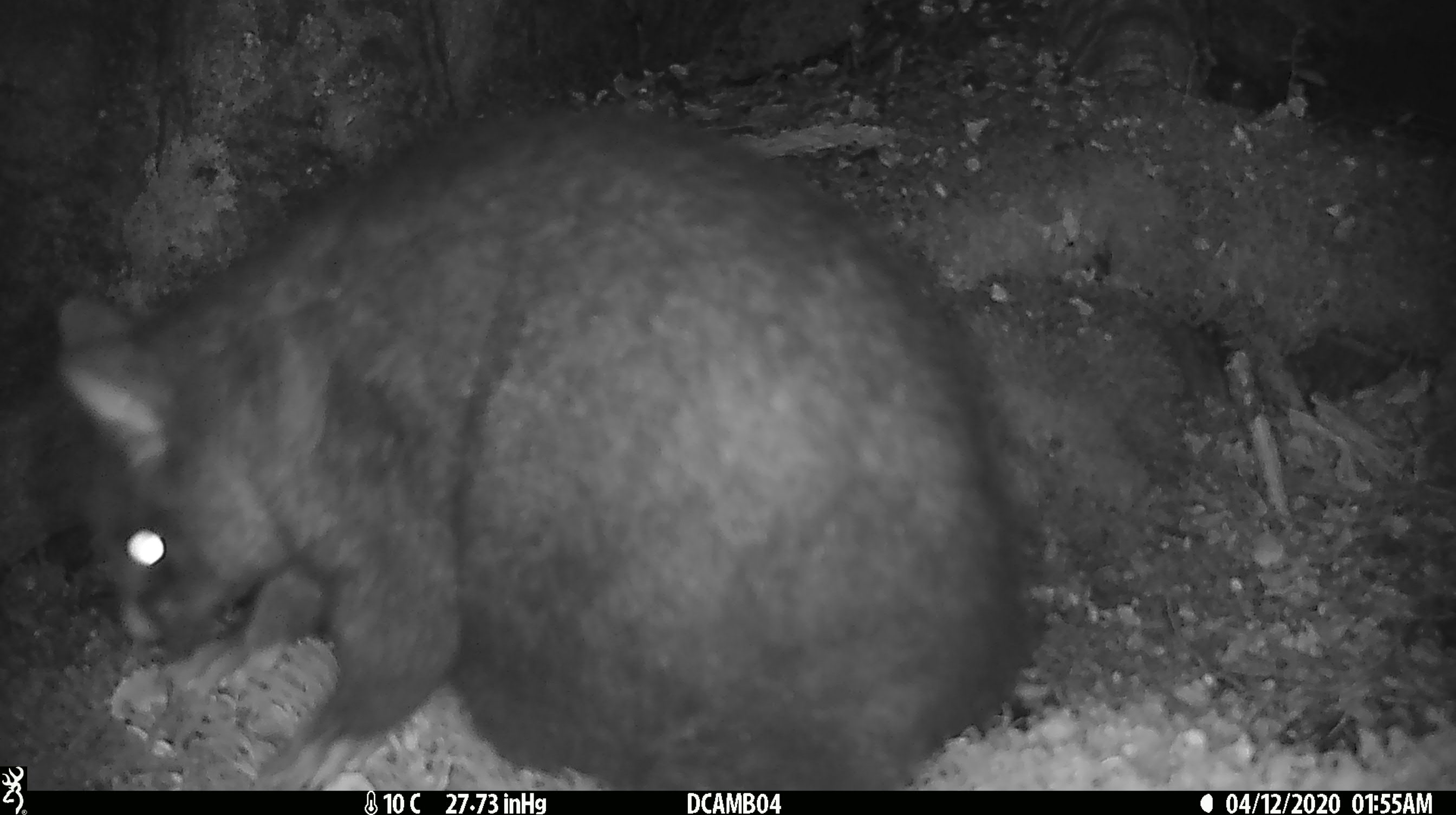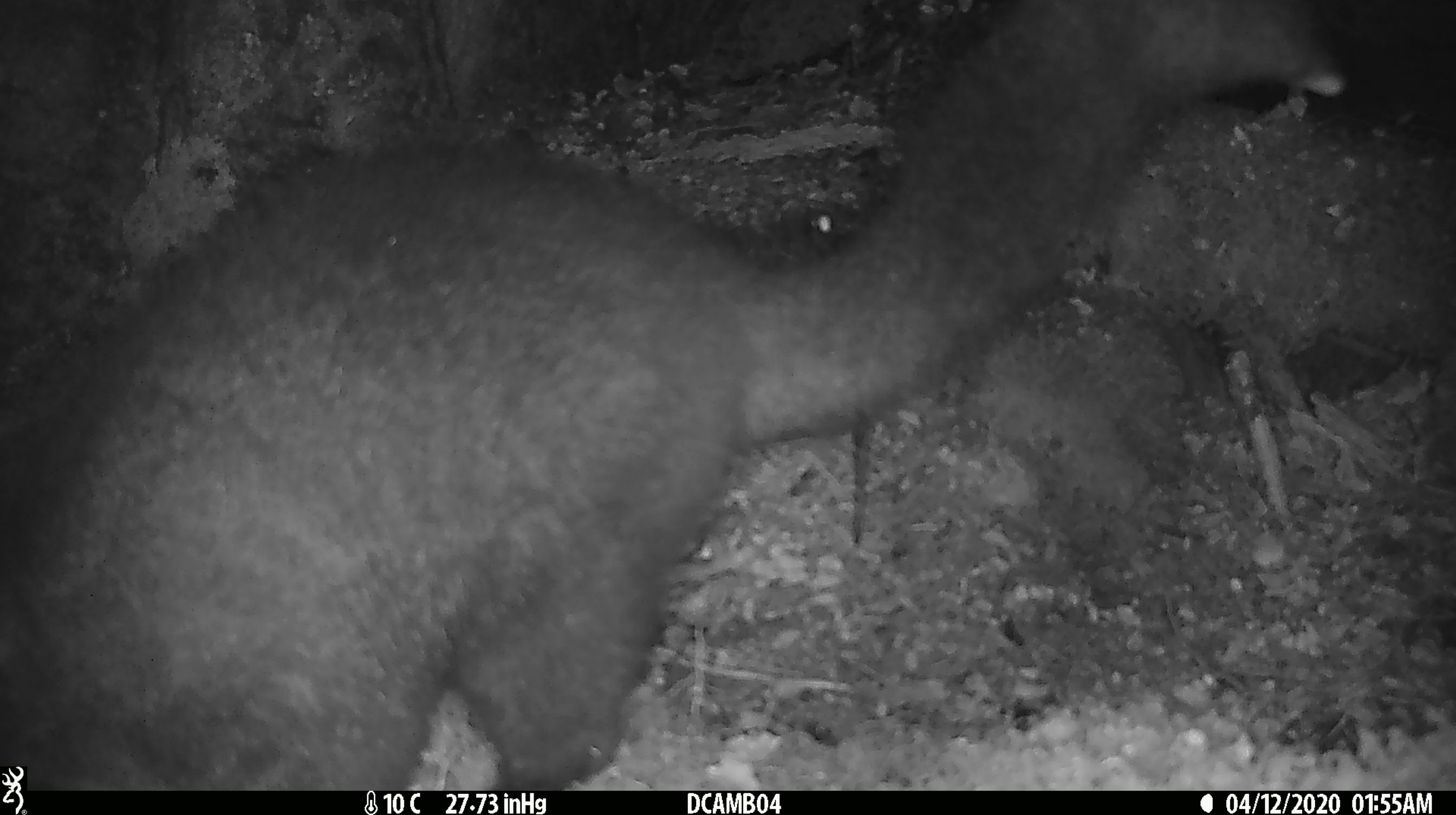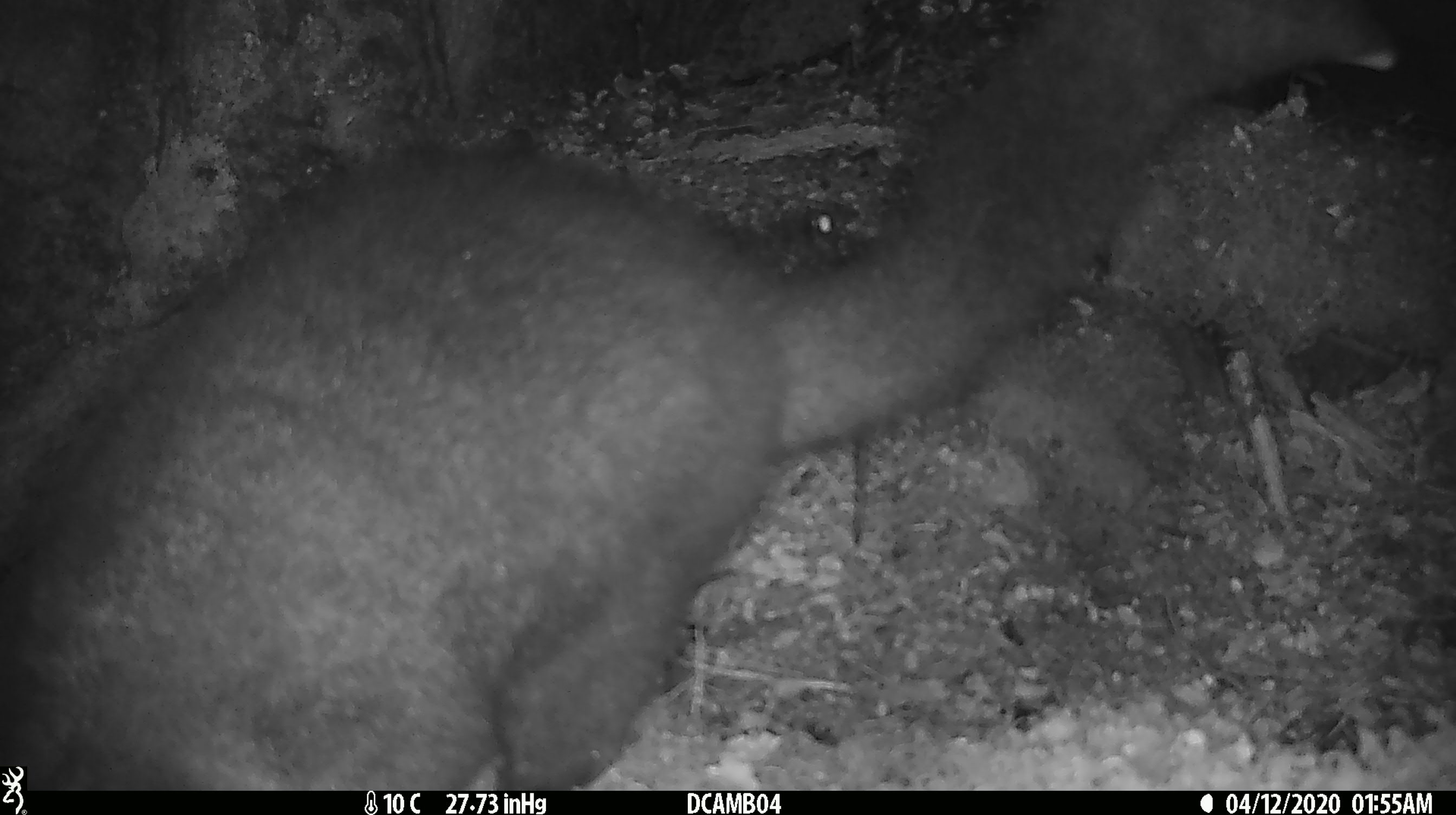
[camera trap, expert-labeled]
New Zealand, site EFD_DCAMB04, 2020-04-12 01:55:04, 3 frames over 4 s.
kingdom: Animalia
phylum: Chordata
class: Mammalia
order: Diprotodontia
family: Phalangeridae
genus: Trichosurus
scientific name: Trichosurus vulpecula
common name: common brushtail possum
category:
§
Task instructions.
Everything in the data except the pictures should be restated word for word.

Response for this exercise.
[camera trap, expert-labeled]
New Zealand, site EFD_DCAMB04, 2020-04-12 01:55:04, 3 frames over 4 s.
kingdom: Animalia
phylum: Chordata
class: Mammalia
order: Diprotodontia
family: Phalangeridae
genus: Trichosurus
scientific name: Trichosurus vulpecula
common name: common brushtail possum
category:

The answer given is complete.